CAPÍTULO II
Cándido y los búlgaros.
Tras ser arrojado del
paraíso terrenal, Cándido anduvo mucho tiempo sin saber adónde ir, llorando y
alzando los ojos al cielo, volviéndolos a menudo hacia el más hermoso de los
castillos, que albergaba a la más hermosa de las baronesitas; por fin, se
durmió sin cenar en un surco en medio del campo; nevaba copiosamente. Al día
siguiente, temblando de frío, llegó a rastras hasta la ciudad vecina, que se
llamaba Valdberghofftrarbk-dikdorff, sin dinero, muerto de hambre y de
cansancio. Se paró con tristeza ante la puerta de una taberna. Dos hombres
vestidos con uniforme azul repararon en él:
-Camarada-dijo uno de
ellos-, he aquí un joven bien parecido y con la estatura apropiada.

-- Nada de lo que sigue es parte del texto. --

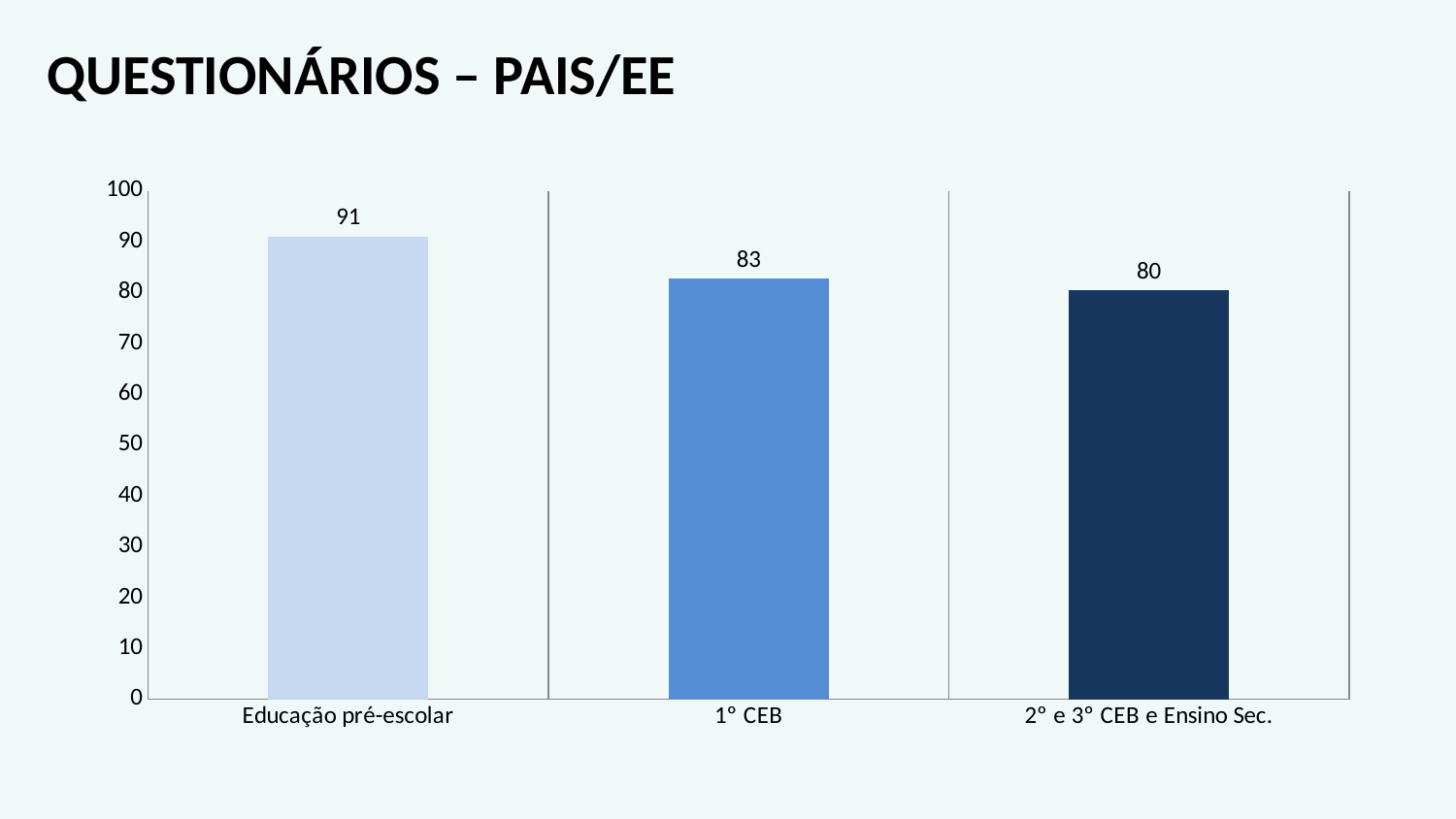
How many categories are shown on the chart? 3 What is the value for 1° CEB? 83 Which is larger, the value for Educação pré-escolar or the value for 2° e 3° CEB e Ensino Sec.? Educação pré-escolar What is the difference between the values for Educação pré-escolar and 1° CEB? 8 What is the value for Educação pré-escolar? 91 What kind of chart is shown on the slide? bar chart What is the value for 2° e 3° CEB e Ensino Sec.? 80 Do the values rise or fall from left to right across the categories? fall Which category has the highest value? Educação pré-escolar Is the value for 1° CEB greater or less than 90? less What is the difference between the values for 1° CEB and 2° e 3° CEB e Ensino Sec.? 3 Which category has the lowest value? 2° e 3° CEB e Ensino Sec.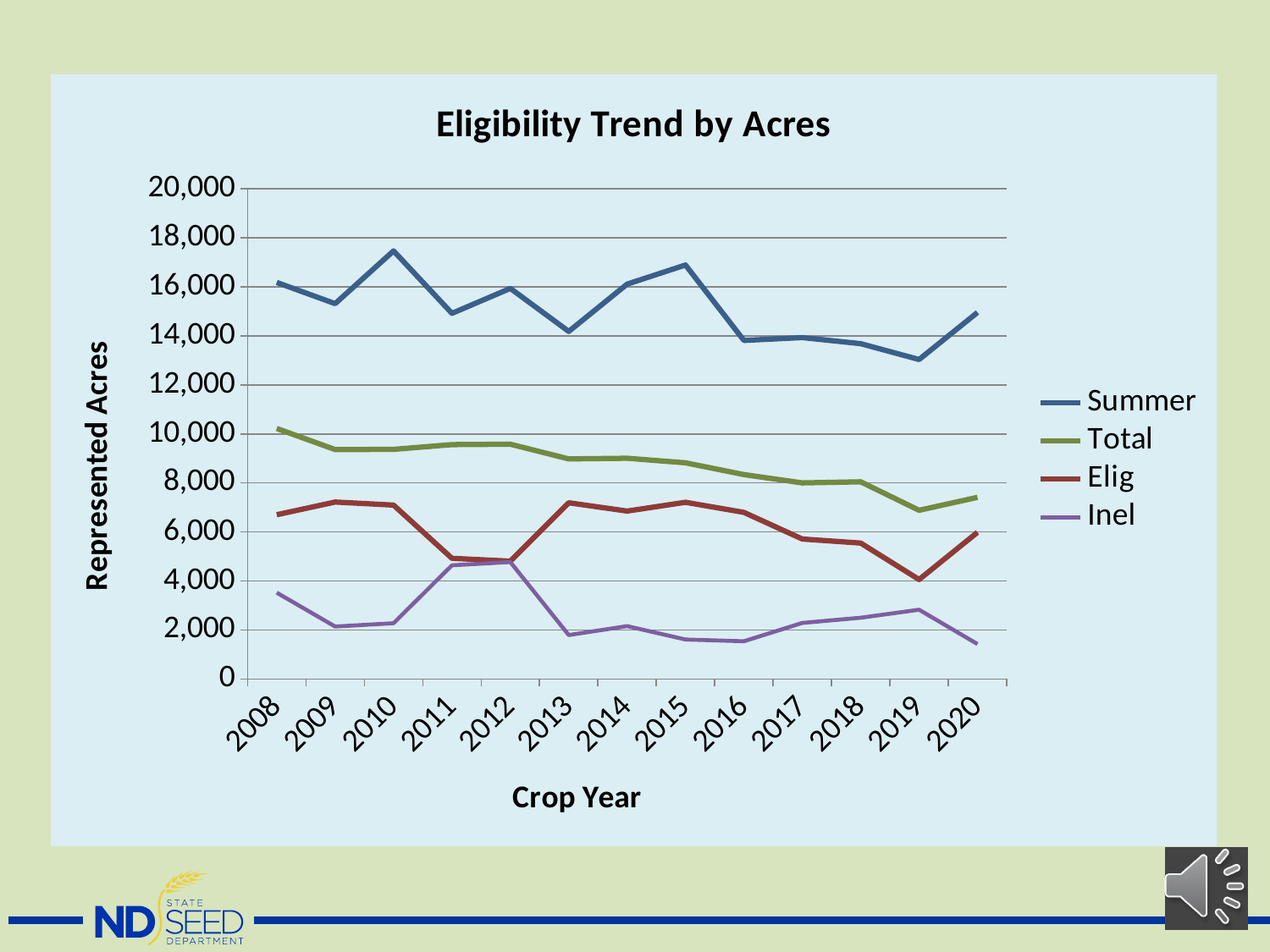
Does the Total series generally rise or fall from 2008 to 2020? fall Is the Summer value for 2010 greater or less than 16,000? greater In which crop year is the Summer series at its lowest? 2019 What is the title of the chart? Eligibility Trend by Acres In which crop year is the Summer series at its highest? 2010 How many crop years are plotted on the x axis? 13 In which crop year is the Elig series at its lowest? 2019 How many series does the legend list? 4 Is the Elig value for 2011 greater or less than 6,000? less In which crop year is the Total series at its highest? 2008 What kind of chart is shown on the slide? line chart Is the Total value for 2008 greater or less than 10,000? greater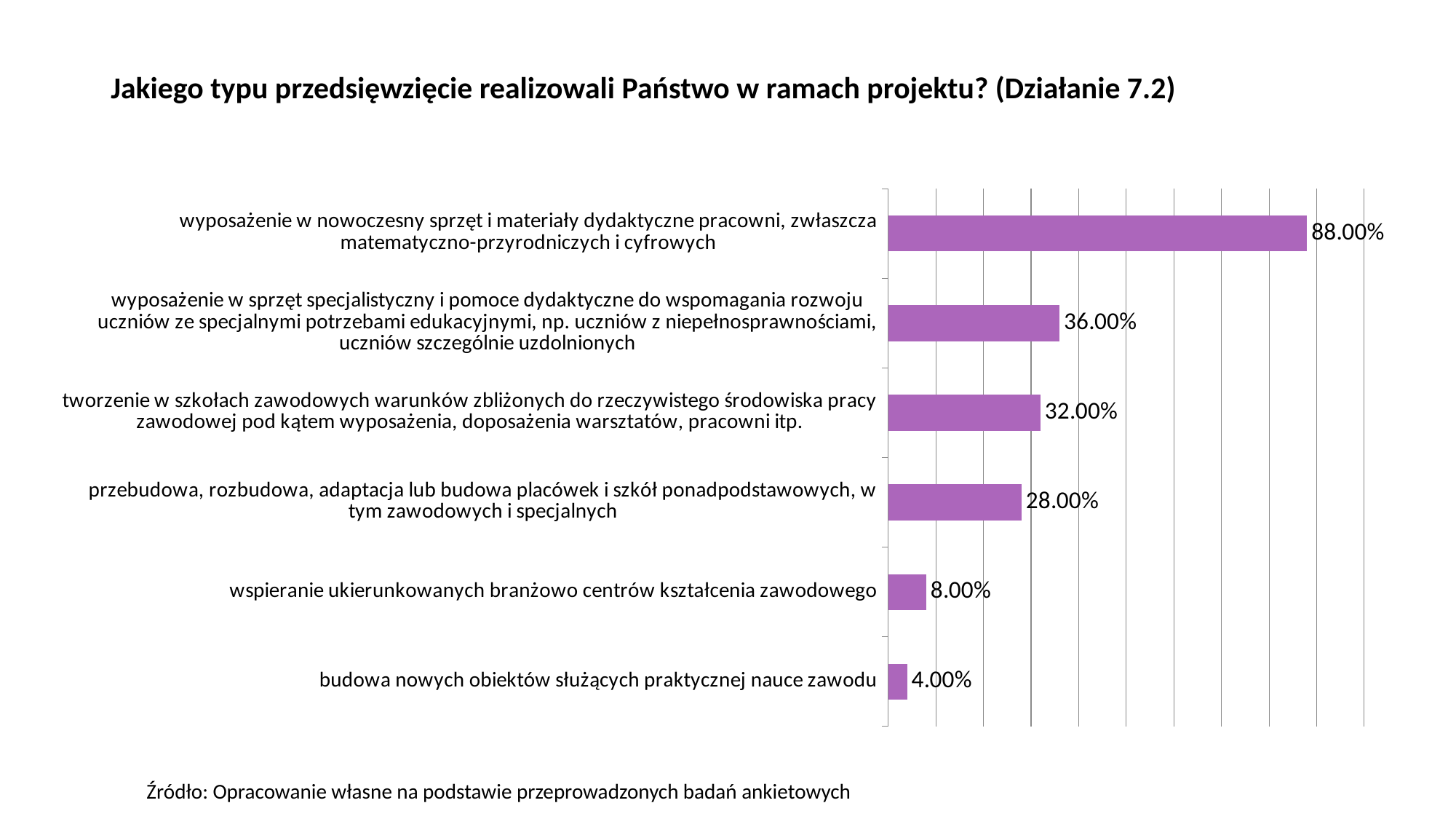
What colour are the bars in the chart? purple What is the title of the chart? Jakiego typu przedsięwzięcie realizowali Państwo w ramach projektu? (Działanie 7.2) What kind of chart is shown on the slide? bar chart Which category has the highest value? wyposażenie w nowoczesny sprzęt i materiały dydaktyczne pracowni, zwłaszcza matematyczno-przyrodniczych i cyfrowych What is the value for 'przebudowa, rozbudowa, adaptacja lub budowa placówek i szkół ponadpodstawowych, w tym zawodowych i specjalnych'? 28.00% Which is larger: the value for 'wyposażenie w sprzęt specjalistyczny i pomoce dydaktyczne...' or the value for 'tworzenie w szkołach zawodowych warunków zbliżonych do rzeczywistego środowiska pracy zawodowej...'? wyposażenie w sprzęt specjalistyczny i pomoce dydaktyczne do wspomagania rozwoju uczniów ze specjalnymi potrzebami edukacyjnymi, np. uczniów z niepełnosprawnościami, uczniów szczególnie uzdolnionych How many categories are shown in the chart? 6 What is the difference between the values for 'wspieranie ukierunkowanych branżowo centrów kształcenia zawodowego' and 'budowa nowych obiektów służących praktycznej nauce zawodu'? 4.00% Which category has the lowest value? budowa nowych obiektów służących praktycznej nauce zawodu What is the value for 'wspieranie ukierunkowanych branżowo centrów kształcenia zawodowego'? 8.00% What is the difference between the highest value (88.00%) and the value for 'wyposażenie w sprzęt specjalistyczny i pomoce dydaktyczne do wspomagania rozwoju uczniów ze specjalnymi potrzebami edukacyjnymi...' (36.00%)? 52.00% What is the value for 'tworzenie w szkołach zawodowych warunków zbliżonych do rzeczywistego środowiska pracy zawodowej pod kątem wyposażenia, doposażenia warsztatów, pracowni itp.'? 32.00%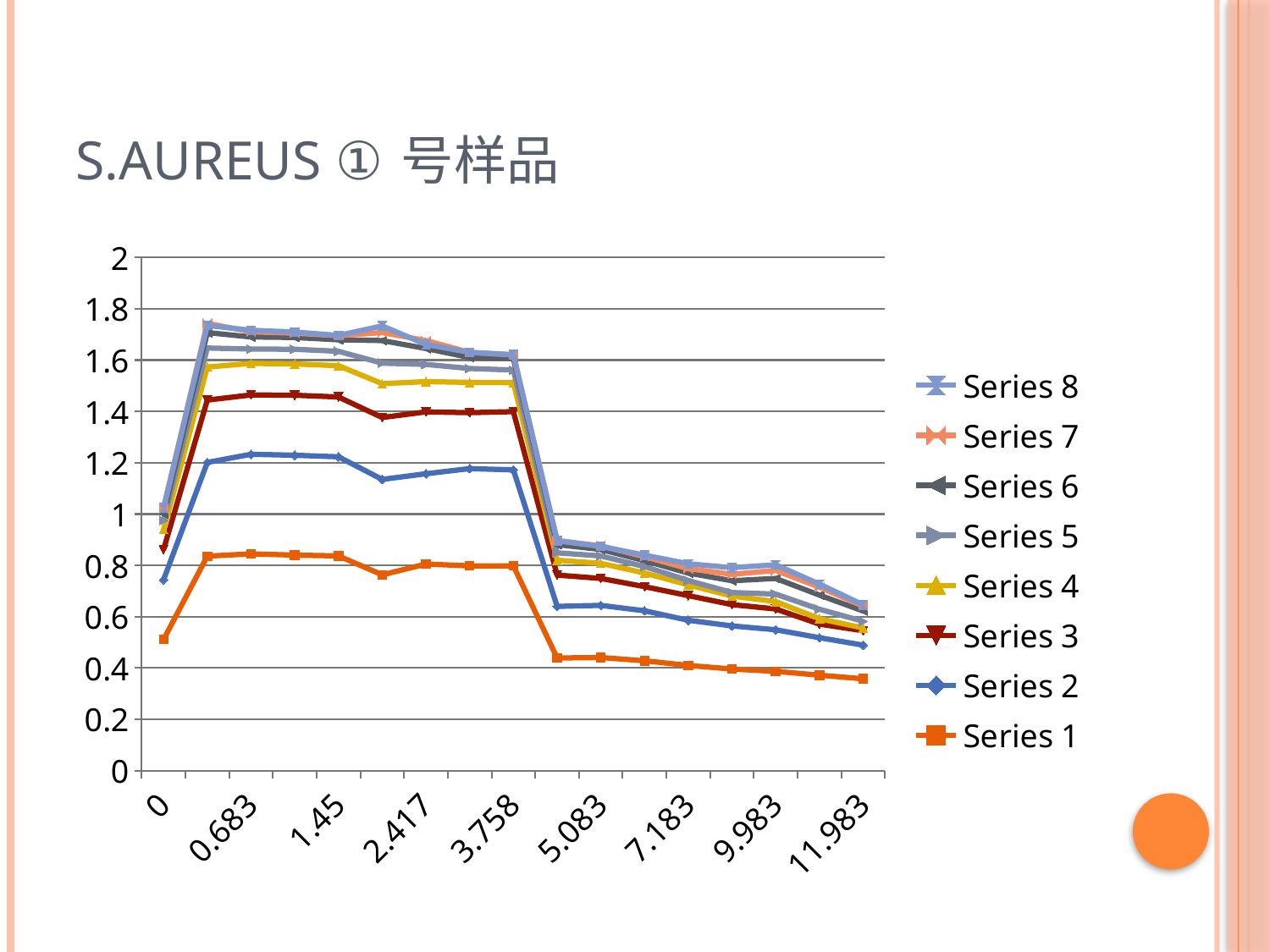
How many series does the legend list? 8 Is the value for Series 1 at x = 11.983 greater or less than 0.4? less Is the value for Series 8 at x = 0.683 greater or less than 1.6? greater Do the values of Series 1 rise or fall from x = 5.083 to x = 11.983? fall What kind of chart is shown on the slide? line chart Is the value for Series 1 at x = 0 greater or less than 0.4? greater At x = 5.083, which is larger: Series 2 or Series 3? Series 3 Which series has the lowest values across the whole chart? Series 1 What is the title of the slide containing the chart? S.AUREUS ① 号样品 How many x-axis tick labels are shown on the chart? 9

Se aproximaron a Cándido y
le invitaron a cenar muy educadamente.
-Señores -les contestó
Cándido con humildad aunque amablemente-, es un honor para mí, pero no puedo
pagar mi parte.
Ah, señor-respondió uno de
los de azul-, las personas que tienen su aspecto y sus virtudes nunca pagan
nada: ¿no mide usted cinco pies con cinco pulgadas de altura?
-Sí, señores, ésa es mi
estatura -contestó con una inclinación.
-Ah, señor, sentaos a la
mesa; no solamente le vamos a invitar, sino que no vamos a consentir que a un
hombre como usted le falte dinero; todos los hombres deben ayudarse entre sí.
-Tenéis razón -dijo
Cándido-; eso es lo que siempre afirmaba el señor Pangloss, y ya veo que todo
es perfecto.
Le suplican que acepte unas
monedas, las coge y quiere extenderles un recibo a cambio; ellos no lo aceptan
en absoluto y se sientan a comer.
-¿No siente usted afecto
por...?
-¡Oh!, sí -contesta-, estoy
muy enamorado de la señorita Cunegunda.
-No, no es eso -dice uno de
aquellos señores-, queremos decir si no siente un particular afecto por el
rey de los búlgaros.
-En absoluto -dice-, no lo
conozco.
-¡Cómo! Es el rey más
encantador, y hay que brindar por él.
-¡Eso con mucho gusto,
caballeros!
-Y bebe.
-Con esto basta -le dicen a
continuación
ahora ahora es usted el
apoyo, el protector, el defensor, el héroe de los búlgaros; su suerte está
echada, y su gloria asegurada.
Rápidamente le colocan grilletes
en los pies y se lo llevan al regimiento. Allí le hacen girar a la derecha, a
la izquierda, sacar la baqueta, envainarla, apuntar con la rodilla en tierra,
disparar, ir a paso doble, y le dan treinta bastonazos; al día siguiente, hace
la instrucción un poco mejor, y tan sólo recibe veinte palos; al otro día no le
dan más que diez y sus compañeros le consideran un portento.
Cándido, sorprendido, no
entendía muy bien por qué era un héroe. Un espléndido día de primavera le
apeteció ir a pasear y fue caminando todo derecho, creyendo que el uso de las
piernas al antojo de cada uno era un privilegio tanto de la especie humana
como de la animal. No habría andado ni dos leguas cuando otros cuatro héroes de
seis pies le alcanzan, lo apresan y lo arrestan. Se le preguntó
reglamentariamente si prefería ser azotado treinta y seis veces por todo el
regimiento o recibir doce balas de plomo en la cabeza. Por más que alegara que
las voluntades son libres, y que no quería ni una cosa ni otra, tuvo que
elegir: en nombre de ese don de Dios llamado "libertad", se decidió
por pasar treinta y seis veces por los palos; y pasó dos veces. Como el
regimiento lo componían dos mil hombres, en total sumaban cuatro mil baquetazos
que, desde la nuca al culo, le dejaron completamente desollado. Cuando iban a
empezar la tercera carrera, Cándido, como no podía ya más, les suplicó que
tuvieran la bondad de romperle la cabeza y accedieron a ello. Le vendaron los
ojos; le hincaron de rodillas. En ese mismo momento acierta a pasar el rey de
los búlgaros, que se informa del delito del doliente y, como aquel rey era muy
inteligente, comprendió, por todo lo que dijeron de Cándido, que era un joven
metafísico que ignoraba las cosas de este mundo, y le otorgó su perdón con una
clemencia que será alabada por todos los periódicos y por todos los siglos. Un
buen cirujano curó a Cándido en tres semanas con los calmantes prescritos por
Discórido. Ya le había crecido un poco de piel, y podía caminar, cuando el rey
de los búlgaros emprendió batalla contra el rey de los ábaros.